Extrait de page

• • • •

Publié le 24 juin 2008 par Duncan

CJCE, arrêt du 24 juin 2008, Aff. C-188/07, Commune de Mesquer.

Erika Erika (en photo), 12 décembre 1999. Un nom et une date qui évoquent un drame environnemental de grande ampleur: de nombreuses plages du Finistère souillées, l'océan atlantique polluée par les hydrocarbures... Le fioul de l'Erika était destiné à la société italienne Enel en vue de la production d'électricité. La société Total Raffinage (devenu Total France) avait vendu le fioul à Total International qui avait elle-même affrété l'Erika afin de livrer le fioul commandé à Enel.
La question posée à la Cour de Justice dans l'affaire en cause est d'importance. Il s'agissait de savoir si le fioul transporté par l'Erika peut être considéré comme un déchet au sens de la directive 75/442. Et, si tel est bien le cas, sur qui repose la responsabilité (vendeur? affréteur? propriétaire?) de l'élimination de celui-ci?
Le litige opposait la société Total à une commune française (Mesquer). Selon cette dernière, le fioul constitue un déchet conformément à la directive précitée et doit dès lors être éliminé aux frais de la société Total.

L'arrêt est relativement long et technique mais ses principales conclusions peuvent être résumées assez facilement.

La Cour va tout d'abord écarté la qualification de déchet pour le fioul seul. En effet, bien que ce fioul soit un sous-produit de pétrole, il peut être utilisé commercialement comme combustible et ne constitue donc pas à proprement un déchet, l'entreprise ne cherchant pas à "s'en défaire" (voyez le point 48 notamment).

Par contre, ce fioul, une fois qu'il est libéré accidentellement, à la suite d'un naufrage, des soutes d'un navire et mêlé à l'eau de mer ainsi qu’à des sédiments et dérive le long des côtes d’un État membre jusqu’à s’échouer sur celles-ci, constitue "des déchets au sens de l’article 1er, sous a), de la directive 75/442, dès lors que ceux-ci ne sont plus susceptibles d’être exploités ou commercialisés sans opération de transformation préalable" (point 63).

Cette qualification étant retenue, la Cour va se tourner vers la question de la responsabilité de l'élimination d'un tel déchet. Selon "l’article 15, second tiret, de cette directive prévoit que, conformément au principe du pollueur-payeur, le coût de l’élimination des déchets doit être supporté par les détenteurs antérieurs ou par le producteur du produit générateur des déchets" (point 69).

La question qui se pose immédiatement est de savoir si tant le vendeur du fioul (Total France) que l'affréteur du navire (Total international)  peuvent être solidairement responsables de ce nettoyage ou pas, en tant que "détenteurs antérieurs" ou "producteur du produit".

• • • •

Documents de travail
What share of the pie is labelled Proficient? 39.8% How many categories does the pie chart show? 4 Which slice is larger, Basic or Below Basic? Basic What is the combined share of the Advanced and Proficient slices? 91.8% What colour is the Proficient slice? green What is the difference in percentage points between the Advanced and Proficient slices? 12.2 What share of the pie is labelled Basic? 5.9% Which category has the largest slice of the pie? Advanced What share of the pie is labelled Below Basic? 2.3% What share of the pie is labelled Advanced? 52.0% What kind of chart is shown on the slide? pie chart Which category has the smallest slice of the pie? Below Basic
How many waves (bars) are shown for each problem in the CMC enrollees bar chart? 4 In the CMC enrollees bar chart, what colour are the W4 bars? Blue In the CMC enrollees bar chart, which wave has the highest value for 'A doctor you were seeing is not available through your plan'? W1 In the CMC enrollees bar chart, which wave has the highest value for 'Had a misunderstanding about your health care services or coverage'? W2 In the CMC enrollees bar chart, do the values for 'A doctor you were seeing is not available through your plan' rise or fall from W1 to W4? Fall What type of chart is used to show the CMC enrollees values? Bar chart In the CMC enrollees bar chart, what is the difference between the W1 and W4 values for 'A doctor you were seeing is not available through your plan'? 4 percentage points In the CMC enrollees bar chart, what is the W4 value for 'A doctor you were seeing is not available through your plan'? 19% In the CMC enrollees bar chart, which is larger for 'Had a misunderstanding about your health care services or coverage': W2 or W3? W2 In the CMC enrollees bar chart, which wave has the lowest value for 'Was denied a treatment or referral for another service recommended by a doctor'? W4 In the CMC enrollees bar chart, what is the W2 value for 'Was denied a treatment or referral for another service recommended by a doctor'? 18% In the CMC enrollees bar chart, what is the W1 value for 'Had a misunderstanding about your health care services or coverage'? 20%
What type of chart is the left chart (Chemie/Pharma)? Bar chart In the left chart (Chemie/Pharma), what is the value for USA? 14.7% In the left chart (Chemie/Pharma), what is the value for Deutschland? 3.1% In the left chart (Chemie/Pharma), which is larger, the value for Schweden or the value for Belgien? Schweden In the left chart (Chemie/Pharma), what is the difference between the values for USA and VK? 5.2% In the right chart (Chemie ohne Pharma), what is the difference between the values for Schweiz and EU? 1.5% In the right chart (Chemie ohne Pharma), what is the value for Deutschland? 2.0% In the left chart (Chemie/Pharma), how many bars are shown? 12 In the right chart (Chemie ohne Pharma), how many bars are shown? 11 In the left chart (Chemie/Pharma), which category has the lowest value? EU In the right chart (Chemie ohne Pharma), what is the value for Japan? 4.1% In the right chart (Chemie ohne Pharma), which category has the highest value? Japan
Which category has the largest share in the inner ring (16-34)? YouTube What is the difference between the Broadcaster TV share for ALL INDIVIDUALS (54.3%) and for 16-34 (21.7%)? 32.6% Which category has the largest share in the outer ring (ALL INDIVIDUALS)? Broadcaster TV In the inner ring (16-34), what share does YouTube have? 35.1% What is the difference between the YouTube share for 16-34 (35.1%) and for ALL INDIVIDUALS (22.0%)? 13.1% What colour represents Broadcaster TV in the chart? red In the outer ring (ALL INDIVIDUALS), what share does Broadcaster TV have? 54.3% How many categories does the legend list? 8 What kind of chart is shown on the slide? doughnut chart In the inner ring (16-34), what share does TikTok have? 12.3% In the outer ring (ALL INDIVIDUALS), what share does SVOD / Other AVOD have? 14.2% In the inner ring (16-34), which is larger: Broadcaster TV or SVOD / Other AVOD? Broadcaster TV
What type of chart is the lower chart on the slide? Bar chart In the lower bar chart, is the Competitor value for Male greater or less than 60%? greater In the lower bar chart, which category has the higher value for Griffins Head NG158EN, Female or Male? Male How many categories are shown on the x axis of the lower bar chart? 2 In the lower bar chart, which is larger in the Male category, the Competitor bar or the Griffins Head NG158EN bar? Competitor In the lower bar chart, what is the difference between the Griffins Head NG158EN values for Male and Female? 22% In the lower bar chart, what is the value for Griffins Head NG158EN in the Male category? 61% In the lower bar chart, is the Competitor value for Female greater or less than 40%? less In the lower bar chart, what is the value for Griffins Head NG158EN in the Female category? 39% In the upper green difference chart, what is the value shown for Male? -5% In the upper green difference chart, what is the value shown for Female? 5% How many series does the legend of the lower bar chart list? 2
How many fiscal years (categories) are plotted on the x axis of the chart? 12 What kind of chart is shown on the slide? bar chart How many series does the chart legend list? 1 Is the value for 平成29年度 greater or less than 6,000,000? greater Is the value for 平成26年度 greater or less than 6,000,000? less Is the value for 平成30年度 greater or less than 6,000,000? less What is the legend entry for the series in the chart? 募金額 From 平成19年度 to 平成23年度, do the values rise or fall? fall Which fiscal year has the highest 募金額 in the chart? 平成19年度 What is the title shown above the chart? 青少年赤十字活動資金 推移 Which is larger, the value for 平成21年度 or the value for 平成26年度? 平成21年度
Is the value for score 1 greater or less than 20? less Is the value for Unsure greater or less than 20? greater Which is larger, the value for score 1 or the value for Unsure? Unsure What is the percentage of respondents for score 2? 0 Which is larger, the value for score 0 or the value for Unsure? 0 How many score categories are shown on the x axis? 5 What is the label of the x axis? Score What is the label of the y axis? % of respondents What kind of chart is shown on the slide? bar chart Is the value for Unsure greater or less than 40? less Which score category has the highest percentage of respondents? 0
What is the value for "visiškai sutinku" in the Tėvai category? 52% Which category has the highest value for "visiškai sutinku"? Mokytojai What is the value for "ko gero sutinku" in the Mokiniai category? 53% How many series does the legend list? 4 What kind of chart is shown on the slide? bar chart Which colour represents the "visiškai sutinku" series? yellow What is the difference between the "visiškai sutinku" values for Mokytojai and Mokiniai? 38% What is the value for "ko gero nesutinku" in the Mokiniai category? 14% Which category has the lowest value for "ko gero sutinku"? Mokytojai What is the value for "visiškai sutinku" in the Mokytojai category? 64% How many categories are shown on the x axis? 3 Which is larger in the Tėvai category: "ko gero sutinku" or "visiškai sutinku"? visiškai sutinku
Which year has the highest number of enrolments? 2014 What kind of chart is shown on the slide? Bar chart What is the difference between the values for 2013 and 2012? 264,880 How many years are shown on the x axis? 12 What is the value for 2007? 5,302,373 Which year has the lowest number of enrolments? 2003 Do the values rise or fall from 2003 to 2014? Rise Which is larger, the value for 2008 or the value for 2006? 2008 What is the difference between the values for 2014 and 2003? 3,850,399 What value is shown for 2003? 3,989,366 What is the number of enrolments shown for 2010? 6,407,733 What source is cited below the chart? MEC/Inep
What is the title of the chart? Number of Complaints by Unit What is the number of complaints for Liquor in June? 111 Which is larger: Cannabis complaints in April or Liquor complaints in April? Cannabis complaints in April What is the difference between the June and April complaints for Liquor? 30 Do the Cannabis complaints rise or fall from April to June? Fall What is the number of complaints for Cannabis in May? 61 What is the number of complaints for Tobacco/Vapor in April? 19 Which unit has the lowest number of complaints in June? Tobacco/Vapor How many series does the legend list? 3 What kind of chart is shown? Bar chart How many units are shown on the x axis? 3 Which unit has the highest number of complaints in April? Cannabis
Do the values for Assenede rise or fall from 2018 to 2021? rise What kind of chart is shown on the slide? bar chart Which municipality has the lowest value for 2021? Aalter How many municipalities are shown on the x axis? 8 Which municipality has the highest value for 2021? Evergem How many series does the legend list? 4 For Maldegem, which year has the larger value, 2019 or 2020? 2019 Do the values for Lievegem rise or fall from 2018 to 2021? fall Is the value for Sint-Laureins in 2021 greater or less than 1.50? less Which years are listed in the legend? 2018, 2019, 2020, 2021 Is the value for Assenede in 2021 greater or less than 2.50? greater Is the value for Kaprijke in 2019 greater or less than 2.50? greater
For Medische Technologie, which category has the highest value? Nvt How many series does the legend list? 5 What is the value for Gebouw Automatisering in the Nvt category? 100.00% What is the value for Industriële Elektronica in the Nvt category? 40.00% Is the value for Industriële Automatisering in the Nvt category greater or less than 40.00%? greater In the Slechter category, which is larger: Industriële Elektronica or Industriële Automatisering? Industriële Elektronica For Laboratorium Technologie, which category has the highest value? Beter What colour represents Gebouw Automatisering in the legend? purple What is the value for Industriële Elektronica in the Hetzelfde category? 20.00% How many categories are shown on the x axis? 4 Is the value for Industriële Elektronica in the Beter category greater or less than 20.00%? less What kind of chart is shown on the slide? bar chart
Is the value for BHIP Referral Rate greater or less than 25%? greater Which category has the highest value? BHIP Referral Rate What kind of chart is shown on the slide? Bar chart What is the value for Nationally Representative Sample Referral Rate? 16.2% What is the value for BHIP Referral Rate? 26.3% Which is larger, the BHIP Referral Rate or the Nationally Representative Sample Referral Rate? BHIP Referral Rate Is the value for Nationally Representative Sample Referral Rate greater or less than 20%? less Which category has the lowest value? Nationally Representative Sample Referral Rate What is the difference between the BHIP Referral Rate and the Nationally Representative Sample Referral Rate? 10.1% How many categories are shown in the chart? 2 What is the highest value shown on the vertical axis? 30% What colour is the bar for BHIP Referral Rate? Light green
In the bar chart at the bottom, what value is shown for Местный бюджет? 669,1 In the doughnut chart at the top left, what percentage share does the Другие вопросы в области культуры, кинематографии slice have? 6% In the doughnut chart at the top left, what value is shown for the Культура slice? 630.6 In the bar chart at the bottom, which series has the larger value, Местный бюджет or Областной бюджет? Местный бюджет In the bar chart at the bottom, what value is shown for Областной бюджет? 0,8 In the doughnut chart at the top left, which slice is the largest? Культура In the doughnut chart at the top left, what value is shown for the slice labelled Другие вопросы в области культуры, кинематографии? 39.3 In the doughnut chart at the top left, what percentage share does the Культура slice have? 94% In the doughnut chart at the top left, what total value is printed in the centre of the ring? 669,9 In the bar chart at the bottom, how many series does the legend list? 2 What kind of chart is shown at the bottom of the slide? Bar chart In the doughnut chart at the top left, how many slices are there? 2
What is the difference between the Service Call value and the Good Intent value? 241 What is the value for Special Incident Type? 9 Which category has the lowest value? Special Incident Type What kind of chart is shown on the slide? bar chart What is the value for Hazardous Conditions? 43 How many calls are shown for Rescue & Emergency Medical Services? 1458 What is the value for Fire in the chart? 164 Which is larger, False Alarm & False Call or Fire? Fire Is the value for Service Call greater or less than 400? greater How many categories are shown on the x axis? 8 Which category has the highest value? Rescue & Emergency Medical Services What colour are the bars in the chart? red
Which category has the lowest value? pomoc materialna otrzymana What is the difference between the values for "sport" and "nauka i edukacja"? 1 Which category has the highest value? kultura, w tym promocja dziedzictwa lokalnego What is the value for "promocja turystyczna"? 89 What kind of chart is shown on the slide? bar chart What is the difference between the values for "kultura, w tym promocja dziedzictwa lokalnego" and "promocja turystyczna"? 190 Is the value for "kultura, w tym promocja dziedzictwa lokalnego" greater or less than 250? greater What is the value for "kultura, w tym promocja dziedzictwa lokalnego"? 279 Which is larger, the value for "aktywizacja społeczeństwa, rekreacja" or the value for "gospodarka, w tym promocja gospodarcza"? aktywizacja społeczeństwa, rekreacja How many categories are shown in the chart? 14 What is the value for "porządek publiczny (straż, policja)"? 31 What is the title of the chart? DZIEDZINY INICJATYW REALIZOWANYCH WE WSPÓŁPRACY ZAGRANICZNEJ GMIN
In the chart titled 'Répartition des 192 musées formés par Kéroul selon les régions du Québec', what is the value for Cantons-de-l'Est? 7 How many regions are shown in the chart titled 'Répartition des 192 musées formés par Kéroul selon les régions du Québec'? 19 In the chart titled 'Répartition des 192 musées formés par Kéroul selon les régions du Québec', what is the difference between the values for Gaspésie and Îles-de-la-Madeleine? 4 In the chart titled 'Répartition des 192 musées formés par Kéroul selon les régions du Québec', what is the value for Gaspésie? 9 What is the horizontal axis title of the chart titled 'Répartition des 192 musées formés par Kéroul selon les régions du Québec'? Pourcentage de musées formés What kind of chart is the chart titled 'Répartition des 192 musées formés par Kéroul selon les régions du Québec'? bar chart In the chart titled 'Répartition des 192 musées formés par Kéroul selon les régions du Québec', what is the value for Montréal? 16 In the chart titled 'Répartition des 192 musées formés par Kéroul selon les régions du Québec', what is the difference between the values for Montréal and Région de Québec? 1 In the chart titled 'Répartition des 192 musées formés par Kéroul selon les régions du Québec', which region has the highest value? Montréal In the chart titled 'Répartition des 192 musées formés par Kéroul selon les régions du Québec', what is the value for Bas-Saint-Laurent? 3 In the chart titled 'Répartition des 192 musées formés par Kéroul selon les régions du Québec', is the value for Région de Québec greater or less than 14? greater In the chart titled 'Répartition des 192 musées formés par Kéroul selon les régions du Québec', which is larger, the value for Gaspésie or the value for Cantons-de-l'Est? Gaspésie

• • • •

Consignes
1. Recopiez le passage de l'extrait sur l'arrêt Commune de Mesquer ci-dessus, depuis « Erika Erika (en » jusqu'à « commandé à Enel. » inclus.
2. Combien de lignes de la liste ci-dessus contiennent le mot « Rate », en tenant compte des majuscules et des minuscules ? Donnez seulement le nombre.

Réponses par consigne
1.
Erika Erika (en photo), 12 décembre 1999. Un nom et une date qui évoquent un drame environnemental de grande ampleur: de nombreuses plages du Finistère souillées, l'océan atlantique polluée par les hydrocarbures... Le fioul de l'Erika était destiné à la société italienne Enel en vue de la production d'électricité. La société Total Raffinage (devenu Total France) avait vendu le fioul à Total International qui avait elle-même affrété l'Erika afin de livrer le fioul commandé à Enel.

2. 1